High school counsellor Sam Lombardo (Matt Dillon) is as libidinous as the dance he's almost named after. But is this evidence enough for a shifty detective (Kevin Bacon) to charge Sam for the rape of two students? That's half the story. Thereafter, everyone starts triple-crossing everyone else and you begin to wonder if the woman who over- charged you for your popcorn is somehow in on it. McNaughton maintains a sly, ironic distance, but if you're still not tempted, try the sublime comic cameos, including Robert Wagner as an attorney whose face gleams like a basted turkey, and Theresa Russell as a rich old soak who wearily shrugs off the death of her husband by sighing, "He didn't have to kill himself". Or Bill Murray, who embodies the movie's spirit as a smug, slimeball lawyer; proving that you can be a winner and an oozer too.

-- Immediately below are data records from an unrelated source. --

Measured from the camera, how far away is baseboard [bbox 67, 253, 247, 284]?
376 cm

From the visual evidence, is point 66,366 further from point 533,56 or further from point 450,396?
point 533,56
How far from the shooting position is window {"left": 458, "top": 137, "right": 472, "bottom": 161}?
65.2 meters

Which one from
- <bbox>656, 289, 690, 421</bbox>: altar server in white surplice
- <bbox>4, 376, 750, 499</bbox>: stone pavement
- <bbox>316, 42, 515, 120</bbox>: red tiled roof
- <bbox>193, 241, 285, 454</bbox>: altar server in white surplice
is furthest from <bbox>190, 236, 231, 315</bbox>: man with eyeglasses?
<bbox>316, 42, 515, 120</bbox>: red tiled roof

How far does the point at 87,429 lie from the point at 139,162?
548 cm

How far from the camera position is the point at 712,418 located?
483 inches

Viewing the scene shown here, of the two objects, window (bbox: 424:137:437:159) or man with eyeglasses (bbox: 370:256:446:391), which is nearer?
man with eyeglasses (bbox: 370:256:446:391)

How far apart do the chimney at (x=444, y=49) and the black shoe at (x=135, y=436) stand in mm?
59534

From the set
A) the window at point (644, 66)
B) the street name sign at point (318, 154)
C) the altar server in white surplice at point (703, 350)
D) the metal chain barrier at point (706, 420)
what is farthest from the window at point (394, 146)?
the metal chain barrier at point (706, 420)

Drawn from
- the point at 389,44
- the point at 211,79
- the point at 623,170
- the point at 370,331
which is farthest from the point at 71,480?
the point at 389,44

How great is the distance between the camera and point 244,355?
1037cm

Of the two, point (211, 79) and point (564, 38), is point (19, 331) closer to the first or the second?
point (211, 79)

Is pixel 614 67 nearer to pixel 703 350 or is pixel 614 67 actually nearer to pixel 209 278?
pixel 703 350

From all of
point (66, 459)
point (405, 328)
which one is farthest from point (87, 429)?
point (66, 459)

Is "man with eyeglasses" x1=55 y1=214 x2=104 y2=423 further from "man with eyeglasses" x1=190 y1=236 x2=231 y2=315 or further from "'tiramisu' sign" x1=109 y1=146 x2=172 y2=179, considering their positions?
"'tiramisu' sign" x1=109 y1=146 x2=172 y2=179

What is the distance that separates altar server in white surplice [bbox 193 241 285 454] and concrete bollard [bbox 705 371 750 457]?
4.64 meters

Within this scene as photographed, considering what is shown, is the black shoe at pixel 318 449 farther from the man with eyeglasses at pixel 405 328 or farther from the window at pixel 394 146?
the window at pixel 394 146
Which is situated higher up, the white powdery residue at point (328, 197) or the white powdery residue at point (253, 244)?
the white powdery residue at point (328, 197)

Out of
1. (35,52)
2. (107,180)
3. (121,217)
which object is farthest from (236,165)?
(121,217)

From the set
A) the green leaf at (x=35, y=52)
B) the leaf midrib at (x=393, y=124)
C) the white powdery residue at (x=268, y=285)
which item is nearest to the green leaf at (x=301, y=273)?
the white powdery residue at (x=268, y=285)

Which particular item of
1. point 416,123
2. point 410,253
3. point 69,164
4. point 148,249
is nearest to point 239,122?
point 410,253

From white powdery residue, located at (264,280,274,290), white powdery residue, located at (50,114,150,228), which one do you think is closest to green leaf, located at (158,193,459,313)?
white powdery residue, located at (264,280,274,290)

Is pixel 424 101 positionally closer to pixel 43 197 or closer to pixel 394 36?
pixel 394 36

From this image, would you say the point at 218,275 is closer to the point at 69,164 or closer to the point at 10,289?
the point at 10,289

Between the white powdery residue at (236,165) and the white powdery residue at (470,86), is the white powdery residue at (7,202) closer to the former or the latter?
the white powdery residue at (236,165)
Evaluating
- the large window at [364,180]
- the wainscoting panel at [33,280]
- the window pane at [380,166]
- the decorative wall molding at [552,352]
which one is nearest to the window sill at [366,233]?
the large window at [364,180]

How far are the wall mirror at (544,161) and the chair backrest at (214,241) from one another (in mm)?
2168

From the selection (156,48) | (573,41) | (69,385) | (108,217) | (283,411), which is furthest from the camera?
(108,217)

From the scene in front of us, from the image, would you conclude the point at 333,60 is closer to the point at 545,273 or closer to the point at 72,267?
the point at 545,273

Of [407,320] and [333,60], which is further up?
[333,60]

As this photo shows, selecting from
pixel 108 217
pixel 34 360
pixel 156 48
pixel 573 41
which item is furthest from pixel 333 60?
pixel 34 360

What a week for us Bill Murray fans: he's also on form in The Man Who Knew Too Little, a plain caper comedy which he single-handedly elevates into a goofy gem. Murray plays a naive tourist who arrives in London and gets involved with what he believes is a role-playing reality-TV show but is actually a sinister espionage plot presided over by Boris the Butcher (Alfred Molina) who does nasty things with machetes. Although the picture is sluggishly edited and directed, I laughed long and hard throughout, especially during the scene where Murray tests the reflexes of a corpse in order to persuade the "actor" to come out of character.

Liar is a drably theatrical thriller with lots of tricks up the sleeve, though the sleeve in question actually belongs to Quentin Tarantino, who I'm sure would like it back immediately. Tim Roth plays an epileptic murder suspect turning the tables on the cops (Chris Penn and Michael Rooker). When the cast lapse into a round of Russian roulette, as you tend to do when things get a bit dull, you'll be praying that there are enough bullets for everyone.

In Deep Impact, a meteor the size of New York is on a collision course with Earth unless the astronaut Robert Duvall can intercept it. But with characters like a lovestruck teenage astronomer (Elijah Wood) and the touchy-feely US President (Morgan Freeman) as representative specimens of the human race, it's hard to get worked up about the potential extinction of mankind. The movie spends so long plodding toward its catastrophic climax that you want to scream "Apocalypse! NOW!".